Using packaging to deal with America’s opioid crisis. As we try to get a handle on what has become an epidemic, we’ve come together as a nation to deal with it. It turns out that packaging may be a secret weapon for dealing with opioids. In May of this year, the Food and Drug Administration (FDA) requested feedback from the public on a proposal that mandates certain opioids be packaged in fixed-quantity, unit-dose blisters. This is just the latest salvo in what is known as the SUPPORT law. The Substance Use-Disorder Prevention that Promotes Opioid Recovery and Treatment (SUPPORT) for Patients and Communities Act was enacted about a year ago, on a near-unanimous vote in the United States House of Representatives (on a vote of 393 to 3) and the United States Senate (by a 98 to 1 vote) and is aimed squarely at the opioid crisis, utilizing a multi-pronged approach. According to Walter Berghahn, executive director for the Healthcare Compliance Packaging Council, a not-for-profit trade association that advocates for greater use of unit dose and compliance packaging formats in the United States, opioid manufacturers aren’t necessarily supportive of new packaging options that are designed to help prevent an opioid overdose. “In the last meeting I attended with FDA present, opioid manufacturers were pushing back on FDA and the requirement for blisters for initial (acute care) scrips. They were claiming that the tooling up to produce this form would be burdensome. They were concerned about blister capacity. They also felt that the number of forms that could be required—three day, five day, seven day—could create problems,” he said.

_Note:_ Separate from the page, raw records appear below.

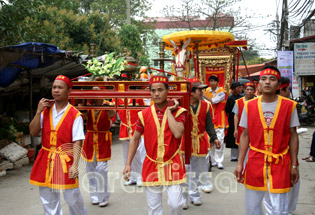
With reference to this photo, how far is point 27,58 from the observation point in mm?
7613

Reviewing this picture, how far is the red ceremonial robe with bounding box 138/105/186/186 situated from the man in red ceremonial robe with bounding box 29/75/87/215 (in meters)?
0.75

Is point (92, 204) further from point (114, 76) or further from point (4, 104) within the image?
point (4, 104)

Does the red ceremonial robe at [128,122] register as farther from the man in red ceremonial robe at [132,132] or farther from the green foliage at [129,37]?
the green foliage at [129,37]

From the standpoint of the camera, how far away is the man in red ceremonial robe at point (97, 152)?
542cm

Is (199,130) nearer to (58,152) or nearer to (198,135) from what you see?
(198,135)

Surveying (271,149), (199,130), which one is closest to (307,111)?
(199,130)

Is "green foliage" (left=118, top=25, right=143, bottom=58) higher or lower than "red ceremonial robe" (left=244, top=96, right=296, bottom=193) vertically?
higher

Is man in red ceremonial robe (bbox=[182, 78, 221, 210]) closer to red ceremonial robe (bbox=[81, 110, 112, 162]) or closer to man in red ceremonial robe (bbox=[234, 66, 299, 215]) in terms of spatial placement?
red ceremonial robe (bbox=[81, 110, 112, 162])

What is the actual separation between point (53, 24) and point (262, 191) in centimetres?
1246

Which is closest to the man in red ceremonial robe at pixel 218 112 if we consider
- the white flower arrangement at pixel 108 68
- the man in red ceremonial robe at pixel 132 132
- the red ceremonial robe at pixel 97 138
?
the man in red ceremonial robe at pixel 132 132

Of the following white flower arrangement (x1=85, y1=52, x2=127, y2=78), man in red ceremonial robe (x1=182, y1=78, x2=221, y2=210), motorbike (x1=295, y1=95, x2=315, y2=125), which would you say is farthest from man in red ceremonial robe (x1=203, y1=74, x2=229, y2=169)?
motorbike (x1=295, y1=95, x2=315, y2=125)

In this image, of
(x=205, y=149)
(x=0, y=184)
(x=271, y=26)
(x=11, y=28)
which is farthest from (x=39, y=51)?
(x=271, y=26)

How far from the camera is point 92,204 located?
551cm

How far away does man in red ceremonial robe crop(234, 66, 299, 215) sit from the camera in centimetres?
337
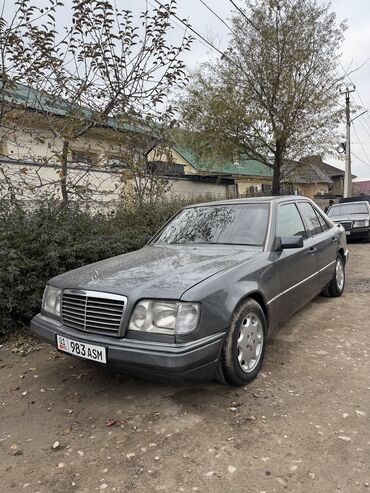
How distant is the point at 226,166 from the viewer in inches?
791

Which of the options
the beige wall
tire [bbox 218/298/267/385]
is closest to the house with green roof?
the beige wall

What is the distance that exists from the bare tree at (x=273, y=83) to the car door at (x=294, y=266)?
966cm

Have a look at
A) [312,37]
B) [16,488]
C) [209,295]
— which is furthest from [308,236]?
[312,37]

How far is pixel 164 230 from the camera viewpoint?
454cm

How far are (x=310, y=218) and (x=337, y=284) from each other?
1.32m

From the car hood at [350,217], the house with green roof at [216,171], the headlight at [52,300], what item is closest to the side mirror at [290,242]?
the headlight at [52,300]

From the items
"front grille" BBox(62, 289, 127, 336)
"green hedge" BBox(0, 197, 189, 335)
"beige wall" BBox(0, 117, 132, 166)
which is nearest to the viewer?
"front grille" BBox(62, 289, 127, 336)

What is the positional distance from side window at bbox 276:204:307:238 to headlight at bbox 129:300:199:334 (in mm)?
1658

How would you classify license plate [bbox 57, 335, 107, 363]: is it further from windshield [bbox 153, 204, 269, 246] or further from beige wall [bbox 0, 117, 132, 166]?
beige wall [bbox 0, 117, 132, 166]

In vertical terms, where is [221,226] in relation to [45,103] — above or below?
below

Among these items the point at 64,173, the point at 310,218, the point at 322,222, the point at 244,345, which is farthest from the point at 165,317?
the point at 64,173

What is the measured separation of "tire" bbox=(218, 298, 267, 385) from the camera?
111 inches

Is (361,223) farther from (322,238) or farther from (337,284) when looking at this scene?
(322,238)

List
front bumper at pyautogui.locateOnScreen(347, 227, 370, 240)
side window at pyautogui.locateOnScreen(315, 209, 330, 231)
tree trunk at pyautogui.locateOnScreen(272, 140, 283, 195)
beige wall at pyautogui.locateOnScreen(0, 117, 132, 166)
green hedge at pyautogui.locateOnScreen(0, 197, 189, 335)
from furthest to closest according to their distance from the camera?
1. tree trunk at pyautogui.locateOnScreen(272, 140, 283, 195)
2. front bumper at pyautogui.locateOnScreen(347, 227, 370, 240)
3. beige wall at pyautogui.locateOnScreen(0, 117, 132, 166)
4. side window at pyautogui.locateOnScreen(315, 209, 330, 231)
5. green hedge at pyautogui.locateOnScreen(0, 197, 189, 335)
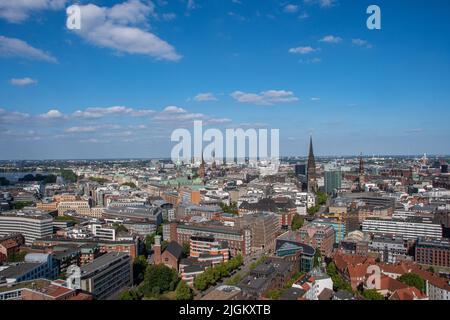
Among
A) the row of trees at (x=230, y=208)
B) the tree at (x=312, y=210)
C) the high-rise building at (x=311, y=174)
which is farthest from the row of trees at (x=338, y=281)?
the high-rise building at (x=311, y=174)

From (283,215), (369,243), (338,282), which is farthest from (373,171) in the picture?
(338,282)

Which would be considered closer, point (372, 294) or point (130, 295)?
point (372, 294)

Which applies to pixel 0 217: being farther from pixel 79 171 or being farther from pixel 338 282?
pixel 79 171

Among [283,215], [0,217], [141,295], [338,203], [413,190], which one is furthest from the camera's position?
[413,190]

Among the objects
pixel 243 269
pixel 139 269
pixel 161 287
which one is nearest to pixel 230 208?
pixel 243 269

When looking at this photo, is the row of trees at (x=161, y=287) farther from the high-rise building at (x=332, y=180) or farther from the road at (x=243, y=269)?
the high-rise building at (x=332, y=180)

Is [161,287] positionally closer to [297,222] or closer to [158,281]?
[158,281]
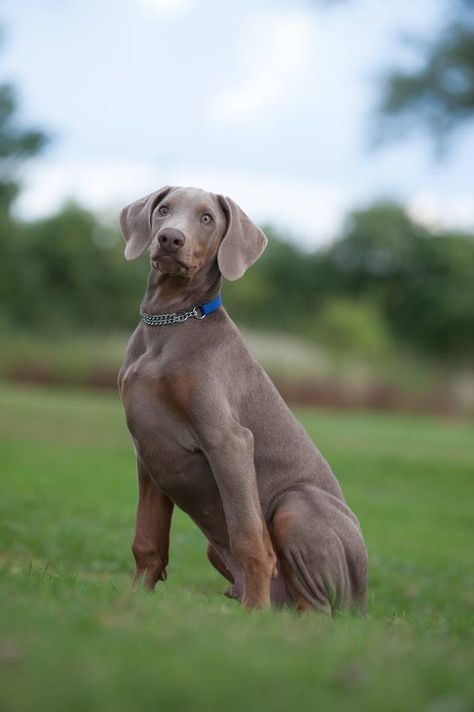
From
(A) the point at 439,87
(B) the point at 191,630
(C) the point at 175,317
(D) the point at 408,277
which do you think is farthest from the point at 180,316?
(D) the point at 408,277

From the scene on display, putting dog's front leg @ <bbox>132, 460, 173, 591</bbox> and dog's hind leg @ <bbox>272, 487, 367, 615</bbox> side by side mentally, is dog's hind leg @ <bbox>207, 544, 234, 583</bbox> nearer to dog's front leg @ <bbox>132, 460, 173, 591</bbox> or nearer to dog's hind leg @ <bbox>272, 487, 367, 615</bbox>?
dog's front leg @ <bbox>132, 460, 173, 591</bbox>

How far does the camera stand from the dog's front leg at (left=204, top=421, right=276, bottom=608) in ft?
16.2

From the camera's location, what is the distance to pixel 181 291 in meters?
5.34

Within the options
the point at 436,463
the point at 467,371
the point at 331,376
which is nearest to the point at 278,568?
the point at 436,463

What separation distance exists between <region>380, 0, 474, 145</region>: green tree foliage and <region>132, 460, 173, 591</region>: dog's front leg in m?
14.3

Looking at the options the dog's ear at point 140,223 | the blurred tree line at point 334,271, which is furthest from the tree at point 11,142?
the dog's ear at point 140,223

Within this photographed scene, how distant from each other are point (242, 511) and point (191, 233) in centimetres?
140

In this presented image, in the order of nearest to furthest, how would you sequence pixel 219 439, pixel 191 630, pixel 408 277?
1. pixel 191 630
2. pixel 219 439
3. pixel 408 277

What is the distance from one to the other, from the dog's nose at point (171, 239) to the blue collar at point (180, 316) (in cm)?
38

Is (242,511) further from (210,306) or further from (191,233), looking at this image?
(191,233)

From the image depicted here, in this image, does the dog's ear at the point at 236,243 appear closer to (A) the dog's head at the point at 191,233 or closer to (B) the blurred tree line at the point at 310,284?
(A) the dog's head at the point at 191,233

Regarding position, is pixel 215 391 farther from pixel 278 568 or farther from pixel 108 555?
pixel 108 555

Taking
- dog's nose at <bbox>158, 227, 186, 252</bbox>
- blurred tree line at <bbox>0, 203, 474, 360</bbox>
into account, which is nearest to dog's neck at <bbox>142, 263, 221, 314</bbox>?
dog's nose at <bbox>158, 227, 186, 252</bbox>

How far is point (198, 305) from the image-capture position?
530 cm
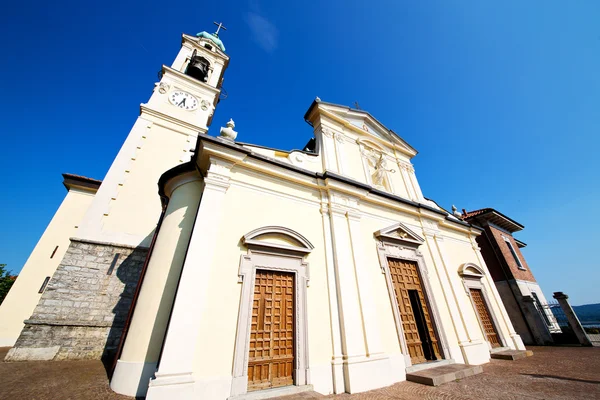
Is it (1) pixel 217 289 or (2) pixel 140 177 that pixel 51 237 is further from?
(1) pixel 217 289

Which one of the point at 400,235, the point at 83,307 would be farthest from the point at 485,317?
the point at 83,307

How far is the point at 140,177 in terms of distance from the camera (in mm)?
9578

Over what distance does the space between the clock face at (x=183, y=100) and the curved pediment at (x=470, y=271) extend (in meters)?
15.6

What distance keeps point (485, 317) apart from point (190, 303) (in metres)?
11.3

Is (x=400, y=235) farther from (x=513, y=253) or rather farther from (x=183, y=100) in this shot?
(x=183, y=100)

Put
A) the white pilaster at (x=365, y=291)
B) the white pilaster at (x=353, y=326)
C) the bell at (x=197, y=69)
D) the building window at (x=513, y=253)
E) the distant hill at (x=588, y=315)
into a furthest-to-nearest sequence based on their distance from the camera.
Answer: the distant hill at (x=588, y=315) → the bell at (x=197, y=69) → the building window at (x=513, y=253) → the white pilaster at (x=365, y=291) → the white pilaster at (x=353, y=326)

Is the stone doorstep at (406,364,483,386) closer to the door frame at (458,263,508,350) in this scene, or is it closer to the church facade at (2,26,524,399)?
the church facade at (2,26,524,399)

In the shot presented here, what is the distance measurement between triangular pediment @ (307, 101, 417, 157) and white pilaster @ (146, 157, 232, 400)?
598 centimetres

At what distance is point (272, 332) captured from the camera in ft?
16.0

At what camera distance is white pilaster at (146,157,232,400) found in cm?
351

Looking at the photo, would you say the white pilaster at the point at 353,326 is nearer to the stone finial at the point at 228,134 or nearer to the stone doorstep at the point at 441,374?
the stone doorstep at the point at 441,374

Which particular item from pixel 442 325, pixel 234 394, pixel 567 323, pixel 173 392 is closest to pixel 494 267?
pixel 567 323

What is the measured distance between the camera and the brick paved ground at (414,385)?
3883mm

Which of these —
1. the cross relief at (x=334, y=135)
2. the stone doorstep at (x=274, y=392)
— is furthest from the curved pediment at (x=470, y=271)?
the stone doorstep at (x=274, y=392)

Berghahn continued, “The system as designed allows for the repackaging of pharmaceuticals in the pharmacy, an antiquated practice that has existed since the time when most pharmacies were compounding medications and hence packaging as well. No other country in the world repackages pharmaceuticals to the level that we do in the U.S. Other countries almost exclusively use the manufacturer’s package whether bottle or blister,” he said, adding, “The other packaging challenge would be that the blisters, in this case, would be F-1 CR according to CPSC [Consumer Product Safety Commission] guidance. The F-1 CR package is certainly a bit more complicated to produce but is readily available in numerous forms.”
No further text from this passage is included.